Just take a little journey to the Lower East Side of Vancouver and you'll have your wish.


----------



## Some JERK (Jun 22, 2019)

Hey remember that one episode of _Walking Dead _ where Negan tells Rick _"Give us half of your shit or we'll kill you..."_?

It would be a lot like that, but worse.


----------



## Creep3r (Jun 22, 2019)

Crichax said:


> where people form committees to pass laws and decisions


Wouldn't these committees just turn into a new government? What's to stop them from becoming a government? How would they be elected? Would they fight to the death? Prove themselves by showing what brilliant intellectuals they are? And what's keeping them from becoming as corrupt as any other previous government?



> There would be no motive for stealing (since money would be abolished).


No.
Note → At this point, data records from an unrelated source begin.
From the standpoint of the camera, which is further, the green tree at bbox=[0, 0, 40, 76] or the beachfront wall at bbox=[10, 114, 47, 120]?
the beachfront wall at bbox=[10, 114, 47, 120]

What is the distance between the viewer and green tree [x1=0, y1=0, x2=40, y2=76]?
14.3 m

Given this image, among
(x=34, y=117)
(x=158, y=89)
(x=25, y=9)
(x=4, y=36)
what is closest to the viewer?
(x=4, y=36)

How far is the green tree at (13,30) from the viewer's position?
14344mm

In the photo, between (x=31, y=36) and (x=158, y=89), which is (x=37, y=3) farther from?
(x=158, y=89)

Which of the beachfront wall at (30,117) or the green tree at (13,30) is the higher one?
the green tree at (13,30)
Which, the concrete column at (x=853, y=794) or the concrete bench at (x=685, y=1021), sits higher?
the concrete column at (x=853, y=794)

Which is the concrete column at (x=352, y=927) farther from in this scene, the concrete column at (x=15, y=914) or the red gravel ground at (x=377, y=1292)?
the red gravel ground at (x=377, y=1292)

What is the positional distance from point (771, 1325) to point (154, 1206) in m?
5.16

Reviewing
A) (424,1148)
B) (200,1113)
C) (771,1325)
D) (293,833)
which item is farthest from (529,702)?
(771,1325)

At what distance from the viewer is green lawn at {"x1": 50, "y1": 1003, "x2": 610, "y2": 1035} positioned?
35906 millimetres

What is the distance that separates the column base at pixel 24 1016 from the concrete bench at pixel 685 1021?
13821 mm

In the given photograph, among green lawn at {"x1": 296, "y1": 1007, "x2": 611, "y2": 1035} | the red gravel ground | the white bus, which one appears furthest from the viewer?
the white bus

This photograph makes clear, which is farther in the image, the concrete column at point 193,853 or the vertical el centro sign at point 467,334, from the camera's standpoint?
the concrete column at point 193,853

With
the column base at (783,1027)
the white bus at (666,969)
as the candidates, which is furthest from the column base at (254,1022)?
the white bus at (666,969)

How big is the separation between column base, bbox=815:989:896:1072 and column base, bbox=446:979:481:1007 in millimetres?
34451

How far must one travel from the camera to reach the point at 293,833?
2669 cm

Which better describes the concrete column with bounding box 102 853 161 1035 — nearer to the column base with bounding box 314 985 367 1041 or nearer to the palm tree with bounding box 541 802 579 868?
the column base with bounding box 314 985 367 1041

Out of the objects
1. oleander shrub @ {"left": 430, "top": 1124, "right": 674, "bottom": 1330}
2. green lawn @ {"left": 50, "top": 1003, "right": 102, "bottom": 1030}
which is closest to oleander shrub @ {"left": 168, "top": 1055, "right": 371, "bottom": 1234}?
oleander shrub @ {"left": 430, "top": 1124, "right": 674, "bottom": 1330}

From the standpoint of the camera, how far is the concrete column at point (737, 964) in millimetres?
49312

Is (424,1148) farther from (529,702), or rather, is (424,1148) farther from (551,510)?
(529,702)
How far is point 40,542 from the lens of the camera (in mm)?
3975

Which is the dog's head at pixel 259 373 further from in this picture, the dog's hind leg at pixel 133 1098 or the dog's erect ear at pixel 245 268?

People would just steal other's belongings because there wouldn't be enough things people want to go around because there's too many fucking people. Only place communism will ever remotely seem to work is in incredibly small, isolated and primitive communities and in the Smurf Forest.

Anarchy sounds beyond fucking stupi-


> Also, there would be much less cash grab sequels or mockbusters in the world.


*WTF I LOVE ANARCHY!



*


----------



## Black Waltz (Jun 22, 2019)

I get to kill and rob whoever I want and no one can stop me


----------



## morbidly-obese-steven (Jun 22, 2019)

Anarchy = too easy to slip into totalitarianism, feudalism, autocracy or kratocracy or some other kind of society I rather wouldn't wanna live, pls no.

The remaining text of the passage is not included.